Una propuesta impulsada por especialistas internacionales ha abierto un intenso debate en la comunidad médica y entre pacientes con Síndrome de Ovario Poliquístico, luego de que científicos plantearan sustituir el nombre tradicional de la enfermedad por uno nuevo que refleje mejor su impacto en todo el organismo.

La iniciativa, publicada en la revista científica The Lancet, propone abandonar la denominación actual debido a que consideran que el término ha llevado durante años a una comprensión incompleta del padecimiento.

Expertos señalan que el nombre “ovario poliquístico” resulta engañoso, ya que los llamados “quistes” no son realmente quistes, sino folículos inmaduros que no lograron completar el proceso de ovulación. Además, subrayan que la enfermedad no afecta únicamente al sistema reproductivo, sino que está estrechamente relacionada con alteraciones hormonales y metabólicas.

Actualmente, alrededor del 80 por ciento de las pacientes presentan resistencia a la insulina, además de un mayor riesgo de desarrollar enfermedades como diabetes tipo 2, hígado graso, depresión y problemas cardiovasculares.

La nueva propuesta busca renombrar el trastorno como SOMP, siglas que pretenden reflejar su carácter metabólico y endocrino, con la intención de promover una atención médica más integral y multidisciplinaria.

Durante años, muchas pacientes han enfrentado tratamientos fragmentados dependiendo del especialista que consultan.
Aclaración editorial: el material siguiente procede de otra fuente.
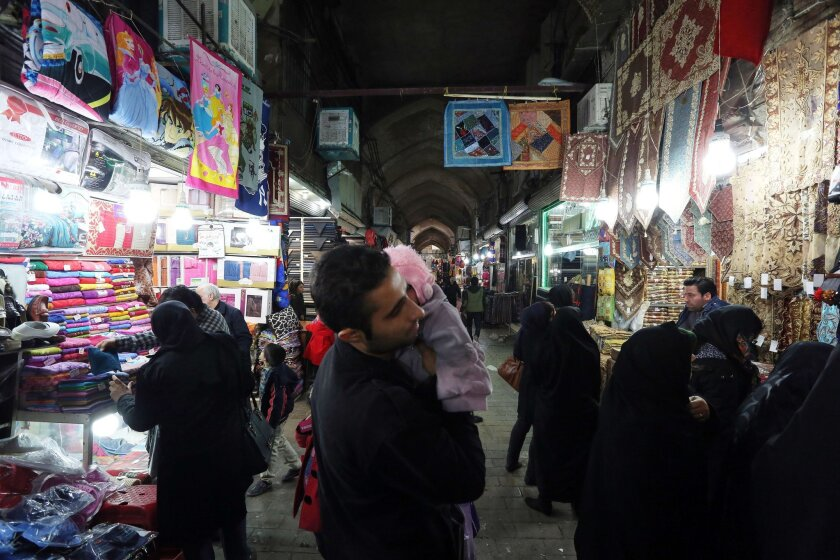 Iranians shop at the main bazaar in Tehran on Thursday. Sanctions have battered Iran's economy, with the inflation rate currently between 17 and 18%.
Mientras dermatólogos atienden síntomas como acné severo o exceso de vello corporal, endocrinólogos se enfocan en el peso y ginecólogos en los problemas de fertilidad o irregularidades menstruales.

Quienes respaldan el cambio consideran que una nueva clasificación ayudaría a que médicos e instituciones comprendan mejor la complejidad de la enfermedad y destinen mayores recursos para su investigación.

Sin embargo, la propuesta también ha generado fuertes críticas. Asociaciones de pacientes y algunos investigadores consideran que el nuevo nombre podría resultar demasiado técnico y difícil de entender para quienes viven con la condición.

Colectivos como PCOS Challenge cuestionaron además la falta de participación de pacientes en la decisión, argumentando que cambiar un término ampliamente conocido por otro más complejo podría generar mayor confusión en lugar de facilitar el diagnóstico y la atención.

Pese a la controversia, especialistas aclararon que el cambio de nombre no modifica los criterios médicos actuales para diagnosticar la enfermedad, los cuales continúan basándose en alteraciones hormonales, irregularidades menstruales y estudios de imagen.

Para muchas pacientes, el verdadero reto seguirá siendo recibir una atención médica que contemple no solo los síntomas reproductivos, sino también los efectos metabólicos y emocionales asociados al trastorno.